LANSING, MI – For decades, Michigan's community colleges have been centers of vocational education. Now, during a debilitating recession, a collaborative new program promises to expand that role. Participants, which include Lansing Community College, say the Michigan New Jobs Training Program could breathe life into the state's shattered manufacturing economy. But as WKAR's Mark Bashore reports, planners want to avoid the problems of a similar Iowa program.
AUDIO: Mike Sinclair works alongside a 60-ton plastic molding machine, inside a cavernous manufacturing plant in Charlotte. About every 50 seconds, he peels off another carefully sculpted plastic product. WJG Plastics' owner and President Bill Grice, explains.
"The product Mike is actually producing here is a brand new job for an industrial consumer product, it's a filter holder, it's a brand new tool for us...he's developing it," Grice says.
Unlike tens of thousands of plastic pieces produced here in recent years, this one is not headed to General Motors or Chrysler. Grice says it's become essential to make products for other businesses.
"The ups and downs...if you don't have other business to back fill, you'll find yourself so dependent on automotive that if you have a hiccup in automotive, you'll basically strain your business," Grice says.
This filter holder will be installed in a home air conditioning unit. Grice says diversification into consumer products and medical sectors will enable his company to hire over 100 new workers over the next five years. That means finding workers with particular skills. He thinks the Michigan New Jobs Training Program can help.
The new law allows employers to team up with community colleges to train new workers on the college's dime. The process begins with new hires. Then, with money raised through bonding or other means, the college teaches them specific job skills. Half of the worker's state withholding taxes are then used to pay back the college.
But Michigan's initiative was modeled on an Iowa program that's under a cloud. In May, that state's auditor released a report alleging that 15,000 projected jobs were never created. Iowa assistant auditor Tami Kusian says long-term job tracking is at the heart of the problem.
"You don't know whether those jobs were created for one week, one month, one year or longer," Kusian says. "It's a point in time and that point in time is usually at the completion of the training."
Iowa college officials still insist the program is a success. But the state is tightening up accountability and record-keeping. Kusian says Michigan could probably avoid the same confusion with basic oversight and data tracking.
Unlike Iowa, Michigan's program doesn't require employers to maintain fixed numbers of long-term jobs. Its more modest goal is simply to teach new employees marketable skills. Mike Hansen is the Executive Director of the Michigan Community College Association. In the end, he says, planners didn't want to dictate future employment decisions to companies.
"Just because we've trained 20 new welders should not prohibit and prevent the company from becoming more efficient in other ways and other parts of their program," Hansen says.

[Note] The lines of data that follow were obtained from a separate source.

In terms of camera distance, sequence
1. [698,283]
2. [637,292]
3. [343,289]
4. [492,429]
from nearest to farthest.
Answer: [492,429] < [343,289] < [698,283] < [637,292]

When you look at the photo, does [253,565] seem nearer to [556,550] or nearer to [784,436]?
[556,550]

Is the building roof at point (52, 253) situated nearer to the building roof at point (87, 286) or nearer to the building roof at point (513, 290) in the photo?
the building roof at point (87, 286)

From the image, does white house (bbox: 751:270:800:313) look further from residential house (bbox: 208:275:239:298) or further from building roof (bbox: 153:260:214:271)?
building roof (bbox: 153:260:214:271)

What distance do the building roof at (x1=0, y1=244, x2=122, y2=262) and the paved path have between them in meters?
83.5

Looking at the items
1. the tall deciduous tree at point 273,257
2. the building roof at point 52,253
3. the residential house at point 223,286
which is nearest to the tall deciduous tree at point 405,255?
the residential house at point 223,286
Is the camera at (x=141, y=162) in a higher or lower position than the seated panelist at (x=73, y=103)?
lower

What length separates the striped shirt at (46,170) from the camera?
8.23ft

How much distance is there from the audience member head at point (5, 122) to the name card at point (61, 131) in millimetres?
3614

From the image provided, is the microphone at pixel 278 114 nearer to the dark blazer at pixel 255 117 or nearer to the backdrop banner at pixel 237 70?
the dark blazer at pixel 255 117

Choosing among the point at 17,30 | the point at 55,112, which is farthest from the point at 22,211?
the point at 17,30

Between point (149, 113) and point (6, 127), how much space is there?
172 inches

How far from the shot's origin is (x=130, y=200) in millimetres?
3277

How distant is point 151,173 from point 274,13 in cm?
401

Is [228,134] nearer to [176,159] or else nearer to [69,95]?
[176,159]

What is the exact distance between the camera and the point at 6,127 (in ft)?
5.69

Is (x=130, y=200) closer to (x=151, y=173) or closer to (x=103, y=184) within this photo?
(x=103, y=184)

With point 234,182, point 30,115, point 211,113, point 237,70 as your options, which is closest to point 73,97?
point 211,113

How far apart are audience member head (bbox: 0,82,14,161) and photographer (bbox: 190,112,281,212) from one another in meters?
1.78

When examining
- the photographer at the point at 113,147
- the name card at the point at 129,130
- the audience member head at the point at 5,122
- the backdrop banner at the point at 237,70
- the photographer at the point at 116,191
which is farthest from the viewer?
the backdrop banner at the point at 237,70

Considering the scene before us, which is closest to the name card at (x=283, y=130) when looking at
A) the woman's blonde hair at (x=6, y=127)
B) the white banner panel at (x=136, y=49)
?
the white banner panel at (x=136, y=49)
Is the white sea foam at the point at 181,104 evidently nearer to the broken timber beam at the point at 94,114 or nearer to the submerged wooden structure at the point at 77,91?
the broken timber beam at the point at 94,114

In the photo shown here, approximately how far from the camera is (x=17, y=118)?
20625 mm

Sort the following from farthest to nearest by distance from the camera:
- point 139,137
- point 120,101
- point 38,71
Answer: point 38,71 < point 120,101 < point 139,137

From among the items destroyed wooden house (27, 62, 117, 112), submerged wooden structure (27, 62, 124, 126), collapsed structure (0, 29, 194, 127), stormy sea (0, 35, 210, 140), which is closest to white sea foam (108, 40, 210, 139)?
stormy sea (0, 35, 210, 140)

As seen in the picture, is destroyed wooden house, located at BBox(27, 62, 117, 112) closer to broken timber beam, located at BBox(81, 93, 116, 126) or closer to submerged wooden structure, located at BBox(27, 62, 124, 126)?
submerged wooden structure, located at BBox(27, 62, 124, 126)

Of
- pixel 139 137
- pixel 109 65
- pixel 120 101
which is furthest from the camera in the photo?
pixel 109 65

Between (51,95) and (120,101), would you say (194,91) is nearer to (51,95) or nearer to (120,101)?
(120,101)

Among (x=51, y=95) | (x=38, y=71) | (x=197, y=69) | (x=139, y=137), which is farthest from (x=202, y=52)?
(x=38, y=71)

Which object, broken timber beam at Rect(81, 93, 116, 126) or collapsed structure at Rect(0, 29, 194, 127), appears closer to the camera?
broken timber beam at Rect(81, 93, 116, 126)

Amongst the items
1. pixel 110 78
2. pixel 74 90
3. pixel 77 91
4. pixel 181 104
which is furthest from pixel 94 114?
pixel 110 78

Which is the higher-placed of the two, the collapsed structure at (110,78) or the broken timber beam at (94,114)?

And he says planners felt sticking to strict job targets would trigger more red tape and bureaucracy.
Hansen admits another challenge is getting what he calls the "legs of the stool" to improve collaboration. That's a triad of economic developers working to attract business to the state, workforce trainers and community colleges. He says these key players don't always work in sync, even in the same area. Dave Hollister agrees. The former Lansing Mayor heads the economic development organization "Prima Civitas:"
"He clearly has a point," Hollister says. "In the new economy, collaboration is the bottom line, and finding new ways of doing business."
Planners say the program requires coordination of these key players, and couldl in the end---accelerate collaboration.
As they diversify their products, manufacturers like Charlotte's WJG are slowly reshaping Michigan's economic landscape. Community college officials appear eager to play a greater role in that process. A coordinated, well-monitored job-training effort could shape key features of that landscape.